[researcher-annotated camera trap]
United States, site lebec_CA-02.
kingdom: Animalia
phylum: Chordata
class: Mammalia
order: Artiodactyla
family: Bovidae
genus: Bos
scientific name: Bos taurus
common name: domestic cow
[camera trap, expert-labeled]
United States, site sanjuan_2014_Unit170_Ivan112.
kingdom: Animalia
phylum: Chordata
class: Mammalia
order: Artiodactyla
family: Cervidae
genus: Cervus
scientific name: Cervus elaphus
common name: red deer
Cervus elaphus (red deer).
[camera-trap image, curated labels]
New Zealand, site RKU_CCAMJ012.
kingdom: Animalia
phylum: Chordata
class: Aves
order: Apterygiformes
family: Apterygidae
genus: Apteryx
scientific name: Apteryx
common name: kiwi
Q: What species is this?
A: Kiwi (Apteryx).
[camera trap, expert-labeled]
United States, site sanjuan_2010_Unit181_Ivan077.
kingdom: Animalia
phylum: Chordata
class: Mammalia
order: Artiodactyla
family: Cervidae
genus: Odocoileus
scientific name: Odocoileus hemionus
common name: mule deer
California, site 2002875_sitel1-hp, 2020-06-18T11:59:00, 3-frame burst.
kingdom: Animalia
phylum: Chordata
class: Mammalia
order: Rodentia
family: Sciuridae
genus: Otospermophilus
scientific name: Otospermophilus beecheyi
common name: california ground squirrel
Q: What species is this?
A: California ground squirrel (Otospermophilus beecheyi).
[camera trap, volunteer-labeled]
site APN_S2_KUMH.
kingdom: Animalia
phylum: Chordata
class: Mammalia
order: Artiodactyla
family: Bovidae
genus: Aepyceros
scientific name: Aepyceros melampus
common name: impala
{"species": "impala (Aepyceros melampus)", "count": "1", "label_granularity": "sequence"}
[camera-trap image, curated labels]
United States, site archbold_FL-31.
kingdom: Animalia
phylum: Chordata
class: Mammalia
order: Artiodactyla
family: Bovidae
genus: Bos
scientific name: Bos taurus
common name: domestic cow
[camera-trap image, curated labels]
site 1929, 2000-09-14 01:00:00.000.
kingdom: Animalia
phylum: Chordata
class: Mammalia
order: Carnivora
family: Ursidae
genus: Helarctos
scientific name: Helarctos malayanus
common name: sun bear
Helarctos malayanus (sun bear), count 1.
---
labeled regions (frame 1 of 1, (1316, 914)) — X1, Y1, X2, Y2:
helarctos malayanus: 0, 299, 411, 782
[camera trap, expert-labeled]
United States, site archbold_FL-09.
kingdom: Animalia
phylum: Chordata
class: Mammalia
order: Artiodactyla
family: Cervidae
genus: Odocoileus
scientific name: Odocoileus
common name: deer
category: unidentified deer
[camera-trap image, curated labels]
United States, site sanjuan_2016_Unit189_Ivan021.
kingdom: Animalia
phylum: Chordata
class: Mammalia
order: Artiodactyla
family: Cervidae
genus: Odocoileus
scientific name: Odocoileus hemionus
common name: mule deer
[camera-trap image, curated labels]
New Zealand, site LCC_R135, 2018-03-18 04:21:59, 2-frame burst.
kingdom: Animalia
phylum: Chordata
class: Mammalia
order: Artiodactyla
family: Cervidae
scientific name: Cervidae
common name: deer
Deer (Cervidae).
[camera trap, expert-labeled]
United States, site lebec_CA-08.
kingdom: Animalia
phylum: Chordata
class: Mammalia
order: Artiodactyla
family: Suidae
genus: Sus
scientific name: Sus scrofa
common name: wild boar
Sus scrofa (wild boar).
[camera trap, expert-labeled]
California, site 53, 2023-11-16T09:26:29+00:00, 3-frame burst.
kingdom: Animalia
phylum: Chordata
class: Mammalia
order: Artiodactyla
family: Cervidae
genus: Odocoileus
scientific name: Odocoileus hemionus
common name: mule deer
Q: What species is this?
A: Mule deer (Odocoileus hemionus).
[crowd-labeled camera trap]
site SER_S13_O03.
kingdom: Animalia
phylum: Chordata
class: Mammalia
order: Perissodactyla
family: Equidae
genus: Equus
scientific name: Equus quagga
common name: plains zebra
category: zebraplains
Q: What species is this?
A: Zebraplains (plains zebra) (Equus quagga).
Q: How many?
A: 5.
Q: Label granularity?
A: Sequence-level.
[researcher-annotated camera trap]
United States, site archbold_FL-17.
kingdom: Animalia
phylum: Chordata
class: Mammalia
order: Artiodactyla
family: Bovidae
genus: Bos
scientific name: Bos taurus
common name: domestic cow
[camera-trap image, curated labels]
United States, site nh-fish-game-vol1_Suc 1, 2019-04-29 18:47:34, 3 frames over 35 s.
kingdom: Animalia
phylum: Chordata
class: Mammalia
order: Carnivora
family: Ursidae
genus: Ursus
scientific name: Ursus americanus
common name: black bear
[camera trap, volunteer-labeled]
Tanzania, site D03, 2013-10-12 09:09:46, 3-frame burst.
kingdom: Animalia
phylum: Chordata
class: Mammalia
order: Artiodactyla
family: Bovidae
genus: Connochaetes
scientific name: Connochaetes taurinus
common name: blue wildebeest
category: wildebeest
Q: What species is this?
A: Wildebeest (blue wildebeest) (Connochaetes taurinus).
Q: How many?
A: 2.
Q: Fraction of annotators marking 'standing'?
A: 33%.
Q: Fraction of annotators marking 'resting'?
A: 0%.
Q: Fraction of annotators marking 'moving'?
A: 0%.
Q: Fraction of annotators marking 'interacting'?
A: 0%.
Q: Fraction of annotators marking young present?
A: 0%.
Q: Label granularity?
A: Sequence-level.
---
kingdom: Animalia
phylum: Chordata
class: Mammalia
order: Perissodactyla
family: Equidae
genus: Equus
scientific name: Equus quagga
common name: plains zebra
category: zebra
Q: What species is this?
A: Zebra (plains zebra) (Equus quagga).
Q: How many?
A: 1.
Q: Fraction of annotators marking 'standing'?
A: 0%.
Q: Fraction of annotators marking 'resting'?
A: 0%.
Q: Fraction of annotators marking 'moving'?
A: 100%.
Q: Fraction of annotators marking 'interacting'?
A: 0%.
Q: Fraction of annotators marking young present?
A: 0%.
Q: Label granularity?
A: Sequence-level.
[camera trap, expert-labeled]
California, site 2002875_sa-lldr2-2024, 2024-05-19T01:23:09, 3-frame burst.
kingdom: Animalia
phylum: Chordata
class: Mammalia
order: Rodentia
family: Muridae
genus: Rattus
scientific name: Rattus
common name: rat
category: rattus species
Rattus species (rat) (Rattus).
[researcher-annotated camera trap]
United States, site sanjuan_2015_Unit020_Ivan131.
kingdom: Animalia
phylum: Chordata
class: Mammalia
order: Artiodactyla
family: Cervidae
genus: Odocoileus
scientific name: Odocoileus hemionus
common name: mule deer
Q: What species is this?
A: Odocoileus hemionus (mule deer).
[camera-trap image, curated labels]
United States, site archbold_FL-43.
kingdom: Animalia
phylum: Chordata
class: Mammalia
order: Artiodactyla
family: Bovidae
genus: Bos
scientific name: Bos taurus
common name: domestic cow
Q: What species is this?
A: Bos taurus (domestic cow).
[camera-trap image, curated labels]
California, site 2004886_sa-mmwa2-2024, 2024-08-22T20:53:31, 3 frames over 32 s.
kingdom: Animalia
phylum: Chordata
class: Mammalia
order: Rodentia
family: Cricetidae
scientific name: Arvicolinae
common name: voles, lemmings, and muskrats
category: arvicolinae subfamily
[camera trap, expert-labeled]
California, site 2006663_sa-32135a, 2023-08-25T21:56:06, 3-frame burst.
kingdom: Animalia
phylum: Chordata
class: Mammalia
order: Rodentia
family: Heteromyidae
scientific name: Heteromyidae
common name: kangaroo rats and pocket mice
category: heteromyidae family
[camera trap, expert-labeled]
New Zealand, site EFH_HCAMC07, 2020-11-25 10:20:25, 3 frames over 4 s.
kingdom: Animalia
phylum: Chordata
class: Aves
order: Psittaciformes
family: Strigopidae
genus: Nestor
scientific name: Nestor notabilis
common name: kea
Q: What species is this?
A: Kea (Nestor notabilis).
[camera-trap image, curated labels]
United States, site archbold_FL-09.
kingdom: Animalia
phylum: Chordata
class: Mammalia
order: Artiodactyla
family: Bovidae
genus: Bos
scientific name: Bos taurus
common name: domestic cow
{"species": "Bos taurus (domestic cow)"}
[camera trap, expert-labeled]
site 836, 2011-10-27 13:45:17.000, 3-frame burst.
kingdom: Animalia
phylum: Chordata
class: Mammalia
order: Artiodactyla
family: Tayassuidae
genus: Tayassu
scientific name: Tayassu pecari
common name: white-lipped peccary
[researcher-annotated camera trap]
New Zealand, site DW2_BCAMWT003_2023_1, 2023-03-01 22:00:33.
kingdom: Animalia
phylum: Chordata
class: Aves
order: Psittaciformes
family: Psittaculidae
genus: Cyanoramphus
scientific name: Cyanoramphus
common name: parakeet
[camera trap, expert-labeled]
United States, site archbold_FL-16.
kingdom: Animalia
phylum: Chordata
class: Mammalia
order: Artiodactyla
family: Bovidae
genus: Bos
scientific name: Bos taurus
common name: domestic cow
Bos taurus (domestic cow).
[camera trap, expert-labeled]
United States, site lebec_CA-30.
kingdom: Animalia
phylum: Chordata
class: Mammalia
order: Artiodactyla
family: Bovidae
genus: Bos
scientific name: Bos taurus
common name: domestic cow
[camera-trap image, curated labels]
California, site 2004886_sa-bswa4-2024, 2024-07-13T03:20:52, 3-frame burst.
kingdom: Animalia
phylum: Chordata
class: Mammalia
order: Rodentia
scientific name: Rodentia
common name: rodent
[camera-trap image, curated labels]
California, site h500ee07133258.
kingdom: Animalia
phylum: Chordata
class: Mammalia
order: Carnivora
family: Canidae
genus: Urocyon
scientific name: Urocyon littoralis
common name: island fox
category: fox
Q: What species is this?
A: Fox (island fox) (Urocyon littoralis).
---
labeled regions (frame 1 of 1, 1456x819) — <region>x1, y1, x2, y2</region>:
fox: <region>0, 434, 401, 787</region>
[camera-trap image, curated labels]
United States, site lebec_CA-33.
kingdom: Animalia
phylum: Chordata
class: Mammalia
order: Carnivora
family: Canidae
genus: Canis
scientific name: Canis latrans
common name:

* * *

#### How to complete this task:
Everything from the first line of the records above through the line containing "scientific name: Helarctos malayanus" should be restated word for word; leave out all other lines.

#### Exercise response:
[researcher-annotated camera trap]
United States, site lebec_CA-02.
kingdom: Animalia
phylum: Chordata
class: Mammalia
order: Artiodactyla
family: Bovidae
genus: Bos
scientific name: Bos taurus
common name: domestic cow
[camera trap, expert-labeled]
United States, site sanjuan_2014_Unit170_Ivan112.
kingdom: Animalia
phylum: Chordata
class: Mammalia
order: Artiodactyla
family: Cervidae
genus: Cervus
scientific name: Cervus elaphus
common name: red deer
Cervus elaphus (red deer).
[camera-trap image, curated labels]
New Zealand, site RKU_CCAMJ012.
kingdom: Animalia
phylum: Chordata
class: Aves
order: Apterygiformes
family: Apterygidae
genus: Apteryx
scientific name: Apteryx
common name: kiwi
Q: What species is this?
A: Kiwi (Apteryx).
[camera trap, expert-labeled]
United States, site sanjuan_2010_Unit181_Ivan077.
kingdom: Animalia
phylum: Chordata
class: Mammalia
order: Artiodactyla
family: Cervidae
genus: Odocoileus
scientific name: Odocoileus hemionus
common name: mule deer
California, site 2002875_sitel1-hp, 2020-06-18T11:59:00, 3-frame burst.
kingdom: Animalia
phylum: Chordata
class: Mammalia
order: Rodentia
family: Sciuridae
genus: Otospermophilus
scientific name: Otospermophilus beecheyi
common name: california ground squirrel
Q: What species is this?
A: California ground squirrel (Otospermophilus beecheyi).
[camera trap, volunteer-labeled]
site APN_S2_KUMH.
kingdom: Animalia
phylum: Chordata
class: Mammalia
order: Artiodactyla
family: Bovidae
genus: Aepyceros
scientific name: Aepyceros melampus
common name: impala
{"species": "impala (Aepyceros melampus)", "count": "1", "label_granularity": "sequence"}
[camera-trap image, curated labels]
United States, site archbold_FL-31.
kingdom: Animalia
phylum: Chordata
class: Mammalia
order: Artiodactyla
family: Bovidae
genus: Bos
scientific name: Bos taurus
common name: domestic cow
[camera-trap image, curated labels]
site 1929, 2000-09-14 01:00:00.000.
kingdom: Animalia
phylum: Chordata
class: Mammalia
order: Carnivora
family: Ursidae
genus: Helarctos
scientific name: Helarctos malayanus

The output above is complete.